Matching a source to a target probability measure is often solved by instantiating a linear optimal transport (OT) problem, parameterized by a ground cost function that quantifies discrepancy between points. When these measures live in the same metric space, the ground cost often defaults to its distance. When instantiated across two different spaces, however, choosing that cost in the absence of aligned data is a conundrum. As a result, practitioners often resort to solving instead a quadratic Gromow-Wasserstein (GW) problem. We exploit in this work a parallel between GW and cost-regularized OT, the regularized minimization of a linear OT objective parameterized by a ground cost. We use this cost-regularized formulation to match measures across two different Euclidean spaces, where the cost is evaluated between transformed source points and target points. We show that several quadratic OT problems fall in this category, and consider enforcing structure in linear transform (e.g. sparsity), by introducing structure-inducing regularizers.
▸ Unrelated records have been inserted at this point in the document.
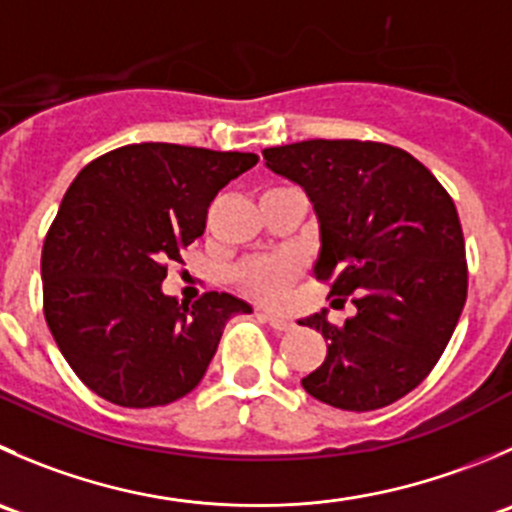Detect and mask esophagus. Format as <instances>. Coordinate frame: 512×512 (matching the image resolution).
<instances>
[{
    "mask_svg": "<svg viewBox=\"0 0 512 512\" xmlns=\"http://www.w3.org/2000/svg\"><path fill=\"white\" fill-rule=\"evenodd\" d=\"M260 317H265L267 322H270L272 327H275L277 332H287V330H292V320L287 315H282V312H277V310H270V307H262L260 310Z\"/></svg>",
    "mask_w": 512,
    "mask_h": 512,
    "instance_id": "34e87169",
    "label": "esophagus"
}]
</instances>
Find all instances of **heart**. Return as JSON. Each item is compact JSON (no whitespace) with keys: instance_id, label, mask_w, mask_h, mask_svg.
Listing matches in <instances>:
<instances>
[{"instance_id":"heart-1","label":"heart","mask_w":512,"mask_h":512,"mask_svg":"<svg viewBox=\"0 0 512 512\" xmlns=\"http://www.w3.org/2000/svg\"><path fill=\"white\" fill-rule=\"evenodd\" d=\"M297 275V262L287 255L260 257V260L245 262L237 270V280L247 292L265 300H277L285 295L290 282Z\"/></svg>"}]
</instances>
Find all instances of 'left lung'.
Segmentation results:
<instances>
[{
	"label": "left lung",
	"instance_id": "1",
	"mask_svg": "<svg viewBox=\"0 0 512 512\" xmlns=\"http://www.w3.org/2000/svg\"><path fill=\"white\" fill-rule=\"evenodd\" d=\"M262 157L310 197L320 227L312 275L357 307L342 325L327 310L300 320L327 342L302 388L352 413L395 403L440 360L468 297L453 200L428 167L382 142L307 140Z\"/></svg>",
	"mask_w": 512,
	"mask_h": 512
}]
</instances>
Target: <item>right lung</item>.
<instances>
[{"label": "right lung", "mask_w": 512, "mask_h": 512, "mask_svg": "<svg viewBox=\"0 0 512 512\" xmlns=\"http://www.w3.org/2000/svg\"><path fill=\"white\" fill-rule=\"evenodd\" d=\"M255 165L252 152L142 142L74 177L44 240V317L64 360L99 398L122 408L185 398L227 320L252 312L227 292L180 305L162 280L167 262H180L205 232L217 192Z\"/></svg>", "instance_id": "add662e5"}]
</instances>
We provide a proximal algorithm to extract such transforms from unaligned data, and demonstrate its applicability to single-cell spatial transcriptomics/multiomics matching tasks.

翻译：将源概率测度匹配到目标概率测度的问题，通常通过实例化一个线性最优输运（OT）问题来解决，该问题由一个量化点间差异的底代价函数参数化。当这些测度处于同一度量空间时，底代价通常默认为该空间的距离。然而，当跨两个不同空间实例化时，在缺乏对齐数据的情况下选择这一代价成为一个难题。因此，实践者常转而求解二次的Gromov-Wasserstein（GW）问题。本文揭示了GW与代价正则化OT之间的平行关系——代价正则化OT是对一个由底代价参数化的线性OT目标进行正则化最小化。我们利用这一代价正则化公式，在跨两个不同欧几里得空间时实现测度匹配，其中代价在变换后的源点与目标点之间进行评估。我们证明多个二次OT问题可归入此类范畴，并通过引入结构诱导正则化项，考虑在线性变换中施加结构（例如稀疏性）。我们提出一种近端算法，用于从非对齐数据中提取此类变换，并展示了其在单细胞空间转录组学/多组学匹配任务中的适用性。